■ **Assignment**
Go through the material and pull out every line with the string "fraction" in it.

■ **Records provided**
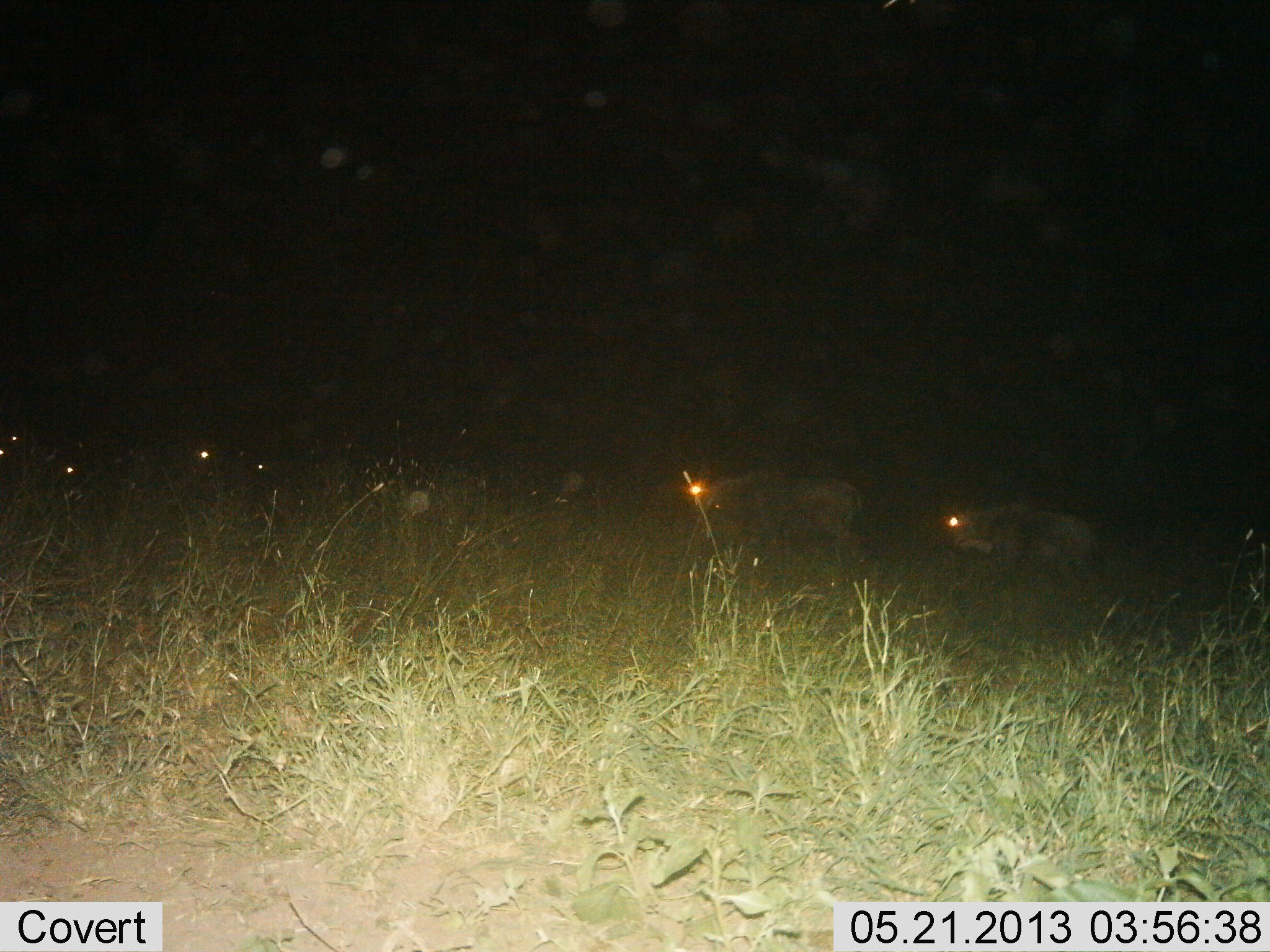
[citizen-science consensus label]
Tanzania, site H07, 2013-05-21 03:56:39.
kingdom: Animalia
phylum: Chordata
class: Mammalia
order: Artiodactyla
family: Bovidae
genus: Connochaetes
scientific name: Connochaetes taurinus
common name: blue wildebeest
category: wildebeest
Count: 5.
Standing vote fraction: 20%.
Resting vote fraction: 0%.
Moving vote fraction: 80%.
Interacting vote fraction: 0%.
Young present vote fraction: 0%.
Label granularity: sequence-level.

■ **Exercise result**
Standing vote fraction: 20%.
Resting vote fraction: 0%.
Moving vote fraction: 80%.
Interacting vote fraction: 0%.
Young present vote fraction: 0%.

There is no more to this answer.